Husain ajoute : « Ce double système ajoute probablement de la flexibilité à la régulation cérébrale du comportement sexuel. Le sexe n’est pas déterministe. Même pendant la phase réceptive, une femme peut toujours rejeter les hommes, de sorte que la capacité de faire appel aux deux ensembles de neurones peut permettre des comportements plus nuancés et dynamiques.
Ces résultats concordent notamment avec des recherches récentes montrant que les neurones sensibles à la progestérone dans le VMH postérieur, qui pilotent la réceptivité sexuelle, subissent des changements dépendants du cycle similaires, mais dans la direction opposée : actifs pendant la phase fertile et inactifs en dehors de celle-ci.
« Le VMH existe chez l’homme et joue probablement des rôles similaires », note Lima.
« Des études récentes sur des modèles murins ont montré que le VMH change dans des conditions pathologiques comme le syndrome des ovaires polykystiques. De plus, l’isolement social des souris femelles au cours du développement peut entraîner une réduction de la réceptivité sexuelle, avec des altérations dans la même zone cérébrale, soulignant la pertinence clinique du VMH ».
« Nous commençons tout juste à effleurer la manière dont le câblage interne du cerveau orchestre le comportement social », conclut Lima.
« Il y a encore beaucoup à apprendre, mais ces découvertes nous rapprochent de la compréhension de la manière dont les mécanismes neuronaux et les états internes déterminent les interactions sociales complexes, du comportement sexuel à l’agression et au-delà. »

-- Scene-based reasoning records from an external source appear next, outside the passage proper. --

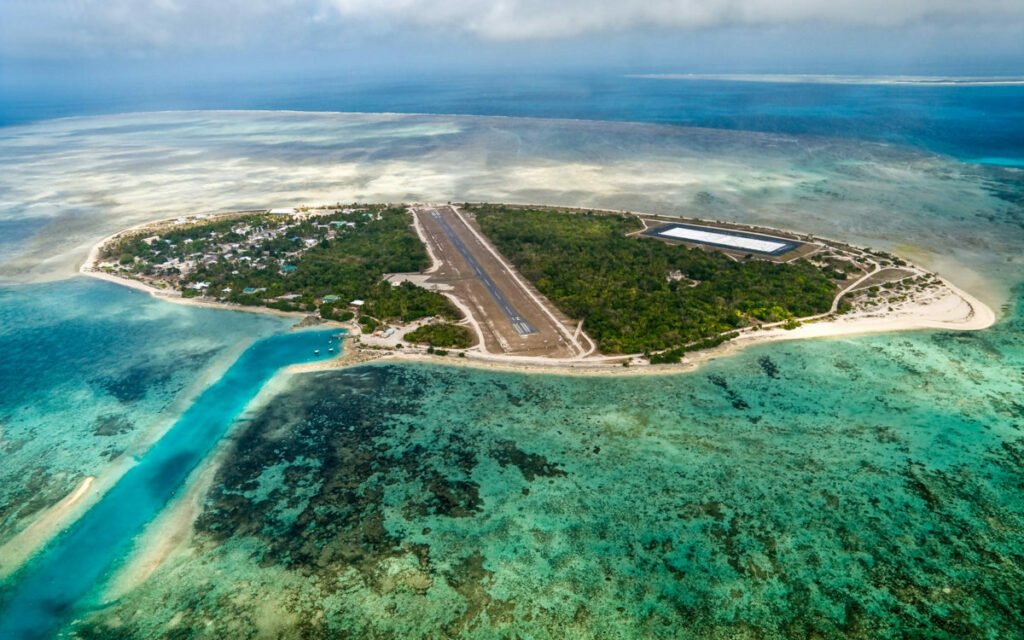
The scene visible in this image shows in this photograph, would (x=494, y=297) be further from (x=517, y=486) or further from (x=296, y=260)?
(x=517, y=486)

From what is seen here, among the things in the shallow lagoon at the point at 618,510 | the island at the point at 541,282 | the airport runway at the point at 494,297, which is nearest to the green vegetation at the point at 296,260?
the island at the point at 541,282

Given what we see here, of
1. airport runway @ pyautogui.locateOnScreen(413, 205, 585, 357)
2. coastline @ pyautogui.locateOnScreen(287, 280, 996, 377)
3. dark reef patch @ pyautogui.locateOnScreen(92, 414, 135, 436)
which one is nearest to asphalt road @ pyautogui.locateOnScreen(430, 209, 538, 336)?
airport runway @ pyautogui.locateOnScreen(413, 205, 585, 357)

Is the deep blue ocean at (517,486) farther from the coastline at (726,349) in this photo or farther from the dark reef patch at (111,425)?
the coastline at (726,349)

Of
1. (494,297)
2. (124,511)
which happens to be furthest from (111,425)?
(494,297)

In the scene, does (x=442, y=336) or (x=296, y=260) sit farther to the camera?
(x=296, y=260)

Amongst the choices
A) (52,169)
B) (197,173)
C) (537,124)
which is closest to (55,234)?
(197,173)

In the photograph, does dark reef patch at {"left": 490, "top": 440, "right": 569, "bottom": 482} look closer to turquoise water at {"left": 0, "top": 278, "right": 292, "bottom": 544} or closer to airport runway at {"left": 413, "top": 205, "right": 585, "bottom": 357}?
airport runway at {"left": 413, "top": 205, "right": 585, "bottom": 357}

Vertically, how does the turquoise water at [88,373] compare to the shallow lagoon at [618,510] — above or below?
above
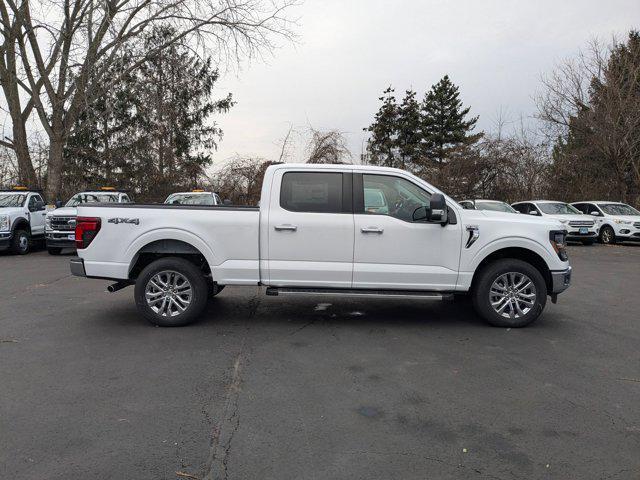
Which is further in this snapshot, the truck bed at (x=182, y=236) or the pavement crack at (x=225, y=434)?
the truck bed at (x=182, y=236)

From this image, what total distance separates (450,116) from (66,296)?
43.5 metres

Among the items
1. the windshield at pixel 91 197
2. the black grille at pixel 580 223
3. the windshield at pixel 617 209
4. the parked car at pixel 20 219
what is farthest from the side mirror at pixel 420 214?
the windshield at pixel 617 209

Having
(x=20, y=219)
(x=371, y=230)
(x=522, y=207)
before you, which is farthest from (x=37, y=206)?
(x=522, y=207)

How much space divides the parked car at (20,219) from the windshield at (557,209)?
689 inches

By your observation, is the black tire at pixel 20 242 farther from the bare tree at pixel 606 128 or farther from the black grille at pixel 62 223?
the bare tree at pixel 606 128

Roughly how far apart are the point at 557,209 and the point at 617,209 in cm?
260

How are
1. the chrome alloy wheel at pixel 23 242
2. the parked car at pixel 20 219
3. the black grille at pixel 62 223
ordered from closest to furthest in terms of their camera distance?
1. the black grille at pixel 62 223
2. the parked car at pixel 20 219
3. the chrome alloy wheel at pixel 23 242

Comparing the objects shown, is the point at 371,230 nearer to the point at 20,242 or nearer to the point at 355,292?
the point at 355,292

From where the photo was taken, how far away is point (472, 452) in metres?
3.16

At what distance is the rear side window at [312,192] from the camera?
238 inches

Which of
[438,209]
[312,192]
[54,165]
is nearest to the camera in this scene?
[438,209]

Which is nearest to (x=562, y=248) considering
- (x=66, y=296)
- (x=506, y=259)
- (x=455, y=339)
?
(x=506, y=259)

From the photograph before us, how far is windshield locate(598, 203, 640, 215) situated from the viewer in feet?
62.0

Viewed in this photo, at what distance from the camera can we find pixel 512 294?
6.12 meters
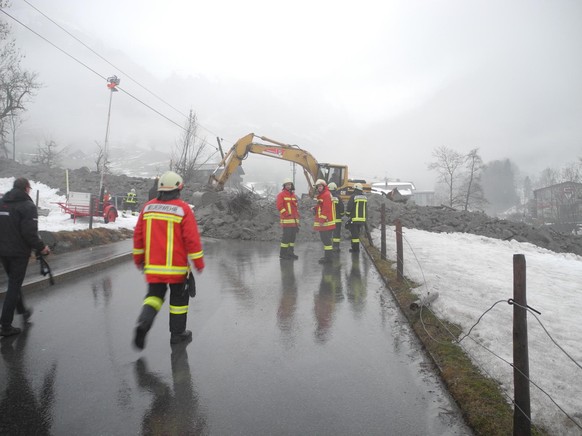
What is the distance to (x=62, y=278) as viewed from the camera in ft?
23.3

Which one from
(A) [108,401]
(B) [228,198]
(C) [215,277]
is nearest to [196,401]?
(A) [108,401]

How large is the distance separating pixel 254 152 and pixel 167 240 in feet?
45.9

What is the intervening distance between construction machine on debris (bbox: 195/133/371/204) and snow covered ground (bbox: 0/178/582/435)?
7.60 m

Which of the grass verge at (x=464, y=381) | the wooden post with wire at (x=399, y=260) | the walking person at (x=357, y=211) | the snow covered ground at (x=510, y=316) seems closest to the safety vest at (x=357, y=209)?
the walking person at (x=357, y=211)

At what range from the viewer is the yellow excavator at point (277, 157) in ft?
56.3

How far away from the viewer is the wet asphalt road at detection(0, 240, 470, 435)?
2.74 m

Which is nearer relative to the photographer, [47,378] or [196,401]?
[196,401]

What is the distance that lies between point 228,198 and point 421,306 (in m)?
13.9

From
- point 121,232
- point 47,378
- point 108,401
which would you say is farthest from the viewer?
point 121,232

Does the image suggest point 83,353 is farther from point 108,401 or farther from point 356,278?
point 356,278

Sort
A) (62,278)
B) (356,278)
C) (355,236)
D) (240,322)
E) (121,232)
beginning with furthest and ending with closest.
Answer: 1. (121,232)
2. (355,236)
3. (356,278)
4. (62,278)
5. (240,322)

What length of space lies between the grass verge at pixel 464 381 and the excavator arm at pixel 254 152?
13.2 m

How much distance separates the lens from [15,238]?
446cm

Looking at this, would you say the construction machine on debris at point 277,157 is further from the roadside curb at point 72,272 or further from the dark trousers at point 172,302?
the dark trousers at point 172,302
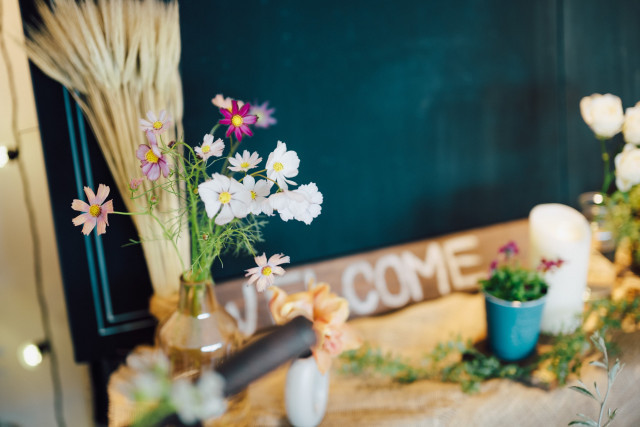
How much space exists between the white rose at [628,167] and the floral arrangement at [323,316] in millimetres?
640

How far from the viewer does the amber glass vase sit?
72cm

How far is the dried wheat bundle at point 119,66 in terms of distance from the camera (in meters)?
0.78

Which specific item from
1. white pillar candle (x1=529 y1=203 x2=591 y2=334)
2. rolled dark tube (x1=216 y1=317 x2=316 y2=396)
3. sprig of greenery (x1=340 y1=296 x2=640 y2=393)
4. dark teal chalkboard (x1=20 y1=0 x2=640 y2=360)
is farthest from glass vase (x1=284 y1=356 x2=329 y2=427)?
white pillar candle (x1=529 y1=203 x2=591 y2=334)

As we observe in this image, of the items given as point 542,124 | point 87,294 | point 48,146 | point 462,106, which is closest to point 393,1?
point 462,106

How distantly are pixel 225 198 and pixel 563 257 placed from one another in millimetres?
734

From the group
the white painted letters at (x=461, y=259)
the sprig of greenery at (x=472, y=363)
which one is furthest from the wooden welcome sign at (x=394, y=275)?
the sprig of greenery at (x=472, y=363)

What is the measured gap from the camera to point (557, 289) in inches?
39.9

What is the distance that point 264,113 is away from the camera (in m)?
0.99

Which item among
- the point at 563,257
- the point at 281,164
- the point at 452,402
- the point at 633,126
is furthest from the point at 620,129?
the point at 281,164

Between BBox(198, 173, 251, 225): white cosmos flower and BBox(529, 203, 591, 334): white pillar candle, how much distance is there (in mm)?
678

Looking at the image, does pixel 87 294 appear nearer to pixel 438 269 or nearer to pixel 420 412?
pixel 420 412

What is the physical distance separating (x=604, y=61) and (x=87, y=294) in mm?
1422

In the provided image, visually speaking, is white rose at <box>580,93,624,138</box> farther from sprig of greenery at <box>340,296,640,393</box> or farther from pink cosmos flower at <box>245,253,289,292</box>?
pink cosmos flower at <box>245,253,289,292</box>

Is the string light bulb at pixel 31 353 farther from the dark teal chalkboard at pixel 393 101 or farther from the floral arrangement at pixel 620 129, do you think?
the floral arrangement at pixel 620 129
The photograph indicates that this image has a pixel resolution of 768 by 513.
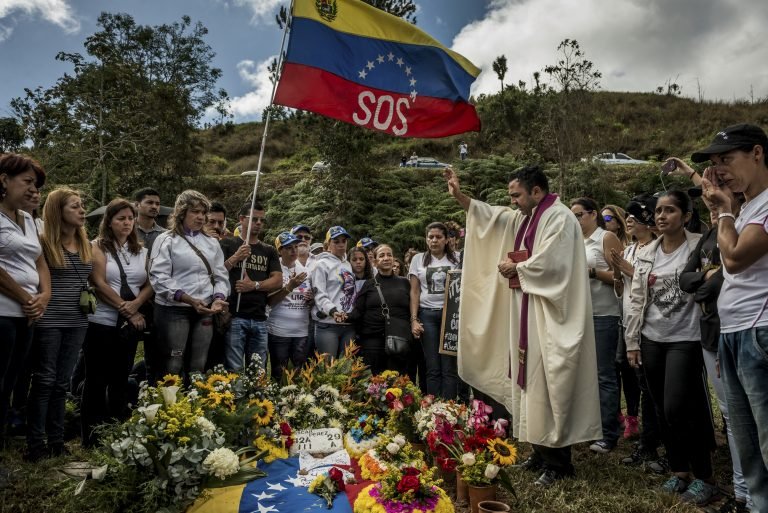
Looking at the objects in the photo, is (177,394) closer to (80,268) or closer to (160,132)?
(80,268)

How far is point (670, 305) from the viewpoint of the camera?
4074mm

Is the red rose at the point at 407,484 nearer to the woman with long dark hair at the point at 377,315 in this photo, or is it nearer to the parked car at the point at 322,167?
the woman with long dark hair at the point at 377,315

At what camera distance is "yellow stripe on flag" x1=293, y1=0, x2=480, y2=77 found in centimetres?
529

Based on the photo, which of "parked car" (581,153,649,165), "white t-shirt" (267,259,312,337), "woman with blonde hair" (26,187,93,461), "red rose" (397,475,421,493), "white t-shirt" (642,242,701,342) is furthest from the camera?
"parked car" (581,153,649,165)

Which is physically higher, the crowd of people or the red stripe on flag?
the red stripe on flag

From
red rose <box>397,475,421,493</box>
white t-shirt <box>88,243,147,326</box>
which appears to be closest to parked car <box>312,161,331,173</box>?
white t-shirt <box>88,243,147,326</box>

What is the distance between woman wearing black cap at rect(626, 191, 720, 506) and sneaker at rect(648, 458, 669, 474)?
0.34 m

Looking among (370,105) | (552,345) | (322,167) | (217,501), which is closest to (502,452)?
(552,345)

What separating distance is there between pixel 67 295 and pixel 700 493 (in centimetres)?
505

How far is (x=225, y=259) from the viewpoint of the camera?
5.75 metres

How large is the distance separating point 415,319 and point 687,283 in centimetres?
303

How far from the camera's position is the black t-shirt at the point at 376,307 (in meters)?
6.15

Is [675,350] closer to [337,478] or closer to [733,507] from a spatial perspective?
[733,507]

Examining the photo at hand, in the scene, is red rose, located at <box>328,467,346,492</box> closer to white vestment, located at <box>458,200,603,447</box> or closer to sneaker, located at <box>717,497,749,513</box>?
white vestment, located at <box>458,200,603,447</box>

A propos de cette actualité de la recherche en neurosciences
Auteur: Hédi Young
Source: Centre Champalimaud pour l’Inconnu
Contact: Hedi Young – Centre Champalimaud pour l’Inconnu
Image: L’image est créditée à Neuroscience News
Recherche originale : Accès libre.
« Un nœud hypothalamique pour le contrôle cyclique du rejet sexuel féminin» par Susana Lima et al. Neurone
Abstrait
Un nœud hypothalamique pour le contrôle cyclique du rejet sexuel féminin
La flexibilité comportementale interne dépendante de l’état, telle que la capacité de basculer entre le rejet et l’acceptation des avances sexuelles en fonction de la capacité reproductive d’une femme, est cruciale pour maintenir des interactions sociales significatives.
Bien que le rôle de l’hypothalamus ventromédian ventrolatéral (VMHvl) dans l’acceptation sexuelle soit bien établi, les mécanismes neuronaux sous-jacents au rejet sexuel restent inexplorés.
Dans cette étude, nous identifions les neurones exprimant les récepteurs de la progestérone dans le VMHvl antérieur (aVMHvlRP+) en tant que régulateurs clés du comportement cyclique de rejet sexuel féminin.
In vivo les enregistrements révèlent que ces neurones sont actifs lors du rejet sexuel mais inactifs lors de l’acceptation sexuelle.
L’électrophysiologie des tranches démontre que aVMHvlRP+ les neurones reçoivent un équilibre d’apport synaptique excitateur à inhibiteur réduit chez les femelles réceptives.
De plus, l’activation et l’inhibition de aVMHvlRP+ les neurones augmentent le rejet chez les femmes réceptives et réduisent le rejet chez les femmes non réceptives, respectivement.
Ainsi, aVMHvlRP+ les neurones constituent un substrat neuronal essentiel contrôlant le comportement sexuel féminin, fournissant une barrière supplémentaire à l’accouplement lorsque la fécondation n’est pas possible.